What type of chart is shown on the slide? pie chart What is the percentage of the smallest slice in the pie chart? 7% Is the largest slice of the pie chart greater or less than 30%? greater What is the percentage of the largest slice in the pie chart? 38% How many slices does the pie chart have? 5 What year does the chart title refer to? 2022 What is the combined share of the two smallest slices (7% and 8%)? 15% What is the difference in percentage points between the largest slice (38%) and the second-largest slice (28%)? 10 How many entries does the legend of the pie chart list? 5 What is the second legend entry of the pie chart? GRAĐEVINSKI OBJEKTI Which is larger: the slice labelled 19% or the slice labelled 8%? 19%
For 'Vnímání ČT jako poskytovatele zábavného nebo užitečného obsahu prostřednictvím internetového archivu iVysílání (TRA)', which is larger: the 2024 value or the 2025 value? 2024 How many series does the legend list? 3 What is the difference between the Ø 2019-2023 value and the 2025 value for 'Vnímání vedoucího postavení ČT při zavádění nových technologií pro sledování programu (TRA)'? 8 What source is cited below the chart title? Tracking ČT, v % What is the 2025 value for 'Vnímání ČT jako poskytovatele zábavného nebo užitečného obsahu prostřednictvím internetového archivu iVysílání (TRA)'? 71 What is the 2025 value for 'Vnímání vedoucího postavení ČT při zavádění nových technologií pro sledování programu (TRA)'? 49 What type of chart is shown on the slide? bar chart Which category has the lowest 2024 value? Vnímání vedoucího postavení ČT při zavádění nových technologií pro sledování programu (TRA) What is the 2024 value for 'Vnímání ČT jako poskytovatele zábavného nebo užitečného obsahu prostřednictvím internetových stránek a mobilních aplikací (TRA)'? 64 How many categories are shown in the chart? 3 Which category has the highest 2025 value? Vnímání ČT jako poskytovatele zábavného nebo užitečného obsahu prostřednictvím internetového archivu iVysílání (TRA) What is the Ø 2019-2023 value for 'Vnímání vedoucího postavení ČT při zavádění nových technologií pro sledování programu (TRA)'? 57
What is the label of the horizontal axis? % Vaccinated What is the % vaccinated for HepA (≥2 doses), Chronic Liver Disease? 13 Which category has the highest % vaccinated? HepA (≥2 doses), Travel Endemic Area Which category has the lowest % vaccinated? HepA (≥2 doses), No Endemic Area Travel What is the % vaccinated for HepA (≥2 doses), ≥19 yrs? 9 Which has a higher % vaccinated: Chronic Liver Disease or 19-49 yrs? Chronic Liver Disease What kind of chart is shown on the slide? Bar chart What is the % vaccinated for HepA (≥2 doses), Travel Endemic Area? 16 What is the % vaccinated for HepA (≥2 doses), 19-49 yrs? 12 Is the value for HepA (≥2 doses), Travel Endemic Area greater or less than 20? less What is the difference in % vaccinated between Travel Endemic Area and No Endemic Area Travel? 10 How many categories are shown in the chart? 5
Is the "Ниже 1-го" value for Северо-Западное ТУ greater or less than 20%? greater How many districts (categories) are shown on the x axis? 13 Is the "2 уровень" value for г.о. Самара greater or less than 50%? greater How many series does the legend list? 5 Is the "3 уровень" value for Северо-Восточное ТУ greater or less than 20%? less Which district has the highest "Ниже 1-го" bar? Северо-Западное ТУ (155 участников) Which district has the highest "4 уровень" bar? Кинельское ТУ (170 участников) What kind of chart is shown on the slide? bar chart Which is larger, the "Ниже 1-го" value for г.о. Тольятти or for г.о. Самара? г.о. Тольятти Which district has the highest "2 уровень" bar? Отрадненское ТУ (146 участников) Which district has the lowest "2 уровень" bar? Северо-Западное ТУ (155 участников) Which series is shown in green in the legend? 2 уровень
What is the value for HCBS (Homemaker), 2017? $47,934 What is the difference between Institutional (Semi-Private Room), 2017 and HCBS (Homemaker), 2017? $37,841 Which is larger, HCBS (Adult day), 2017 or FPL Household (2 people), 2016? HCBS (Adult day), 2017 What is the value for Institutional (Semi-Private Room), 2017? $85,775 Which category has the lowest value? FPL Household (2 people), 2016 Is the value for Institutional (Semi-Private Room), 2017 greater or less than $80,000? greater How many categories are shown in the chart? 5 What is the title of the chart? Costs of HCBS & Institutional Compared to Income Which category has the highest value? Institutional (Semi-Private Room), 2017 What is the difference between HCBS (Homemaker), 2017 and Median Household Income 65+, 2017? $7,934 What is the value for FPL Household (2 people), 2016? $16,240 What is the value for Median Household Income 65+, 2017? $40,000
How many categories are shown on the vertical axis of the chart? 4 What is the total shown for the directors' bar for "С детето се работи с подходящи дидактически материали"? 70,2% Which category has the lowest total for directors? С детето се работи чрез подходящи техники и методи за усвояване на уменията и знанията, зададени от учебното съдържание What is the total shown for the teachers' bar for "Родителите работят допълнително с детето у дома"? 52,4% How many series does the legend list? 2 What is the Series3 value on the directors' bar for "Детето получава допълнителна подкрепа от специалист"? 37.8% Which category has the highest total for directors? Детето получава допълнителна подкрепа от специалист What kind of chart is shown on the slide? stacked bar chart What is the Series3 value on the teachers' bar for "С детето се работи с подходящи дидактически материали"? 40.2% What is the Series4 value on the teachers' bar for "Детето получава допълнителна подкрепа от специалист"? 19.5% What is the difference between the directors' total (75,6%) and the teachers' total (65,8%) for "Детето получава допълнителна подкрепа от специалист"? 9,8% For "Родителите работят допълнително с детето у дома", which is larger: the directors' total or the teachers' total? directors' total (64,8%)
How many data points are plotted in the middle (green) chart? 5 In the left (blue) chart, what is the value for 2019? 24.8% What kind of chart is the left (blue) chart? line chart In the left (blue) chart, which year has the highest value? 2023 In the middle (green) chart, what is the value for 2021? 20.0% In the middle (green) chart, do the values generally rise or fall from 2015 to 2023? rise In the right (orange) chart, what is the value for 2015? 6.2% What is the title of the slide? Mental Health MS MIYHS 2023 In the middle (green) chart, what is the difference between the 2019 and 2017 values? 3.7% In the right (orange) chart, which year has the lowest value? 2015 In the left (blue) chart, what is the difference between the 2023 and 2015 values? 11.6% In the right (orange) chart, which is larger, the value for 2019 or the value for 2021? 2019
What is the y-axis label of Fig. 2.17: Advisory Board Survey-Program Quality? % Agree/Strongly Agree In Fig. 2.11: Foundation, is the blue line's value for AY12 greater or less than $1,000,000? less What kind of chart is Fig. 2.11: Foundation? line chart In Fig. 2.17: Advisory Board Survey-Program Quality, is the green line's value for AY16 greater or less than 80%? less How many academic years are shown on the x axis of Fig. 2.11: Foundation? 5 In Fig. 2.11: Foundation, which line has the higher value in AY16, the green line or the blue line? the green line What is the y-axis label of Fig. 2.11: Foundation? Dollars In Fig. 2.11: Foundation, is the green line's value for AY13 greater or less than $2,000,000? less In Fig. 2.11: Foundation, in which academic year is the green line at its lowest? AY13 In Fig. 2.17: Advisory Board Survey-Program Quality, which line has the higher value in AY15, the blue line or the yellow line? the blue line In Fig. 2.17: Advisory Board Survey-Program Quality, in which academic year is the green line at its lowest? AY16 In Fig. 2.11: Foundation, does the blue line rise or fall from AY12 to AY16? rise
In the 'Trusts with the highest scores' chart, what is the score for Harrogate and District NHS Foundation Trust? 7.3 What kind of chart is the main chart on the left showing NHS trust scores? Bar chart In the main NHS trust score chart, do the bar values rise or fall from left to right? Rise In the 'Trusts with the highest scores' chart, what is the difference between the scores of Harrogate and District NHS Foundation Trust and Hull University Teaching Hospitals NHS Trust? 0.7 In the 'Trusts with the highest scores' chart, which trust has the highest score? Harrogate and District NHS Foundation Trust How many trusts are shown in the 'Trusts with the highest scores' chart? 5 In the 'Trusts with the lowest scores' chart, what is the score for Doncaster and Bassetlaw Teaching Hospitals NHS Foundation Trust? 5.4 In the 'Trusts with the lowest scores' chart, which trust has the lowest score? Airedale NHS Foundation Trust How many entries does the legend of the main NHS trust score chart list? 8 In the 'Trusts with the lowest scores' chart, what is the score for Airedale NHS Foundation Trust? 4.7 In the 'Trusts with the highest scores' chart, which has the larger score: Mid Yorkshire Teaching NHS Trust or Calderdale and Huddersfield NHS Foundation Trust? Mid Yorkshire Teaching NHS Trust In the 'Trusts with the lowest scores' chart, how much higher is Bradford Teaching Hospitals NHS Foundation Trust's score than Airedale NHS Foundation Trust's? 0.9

● ● ● ●

Please rewrite the items as a numbered list, from the start of the items through the line with "programu (TRA)'? 57", both included, leaving out blank lines.

## Exercise solution
1. What type of chart is shown on the slide? pie chart What is the percentage of the smallest slice in the pie chart? 7% Is the largest slice of the pie chart greater or less than 30%? greater What is the percentage of the largest slice in the pie chart? 38% How many slices does the pie chart have? 5 What year does the chart title refer to? 2022 What is the combined share of the two smallest slices (7% and 8%)? 15% What is the difference in percentage points between the largest slice (38%) and the second-largest slice (28%)? 10 How many entries does the legend of the pie chart list? 5 What is the second legend entry of the pie chart? GRAĐEVINSKI OBJEKTI Which is larger: the slice labelled 19% or the slice labelled 8%? 19%
2. For 'Vnímání ČT jako poskytovatele zábavného nebo užitečného obsahu prostřednictvím internetového archivu iVysílání (TRA)', which is larger: the 2024 value or the 2025 value? 2024 How many series does the legend list? 3 What is the difference between the Ø 2019-2023 value and the 2025 value for 'Vnímání vedoucího postavení ČT při zavádění nových technologií pro sledování programu (TRA)'? 8 What source is cited below the chart title? Tracking ČT, v % What is the 2025 value for 'Vnímání ČT jako poskytovatele zábavného nebo užitečného obsahu prostřednictvím internetového archivu iVysílání (TRA)'? 71 What is the 2025 value for 'Vnímání vedoucího postavení ČT při zavádění nových technologií pro sledování programu (TRA)'? 49 What type of chart is shown on the slide? bar chart Which category has the lowest 2024 value? Vnímání vedoucího postavení ČT při zavádění nových technologií pro sledování programu (TRA) What is the 2024 value for 'Vnímání ČT jako poskytovatele zábavného nebo užitečného obsahu prostřednictvím internetových stránek a mobilních aplikací (TRA)'? 64 How many categories are shown in the chart? 3 Which category has the highest 2025 value? Vnímání ČT jako poskytovatele zábavného nebo užitečného obsahu prostřednictvím internetového archivu iVysílání (TRA) What is the Ø 2019-2023 value for 'Vnímání vedoucího postavení ČT při zavádění nových technologií pro sledování programu (TRA)'? 57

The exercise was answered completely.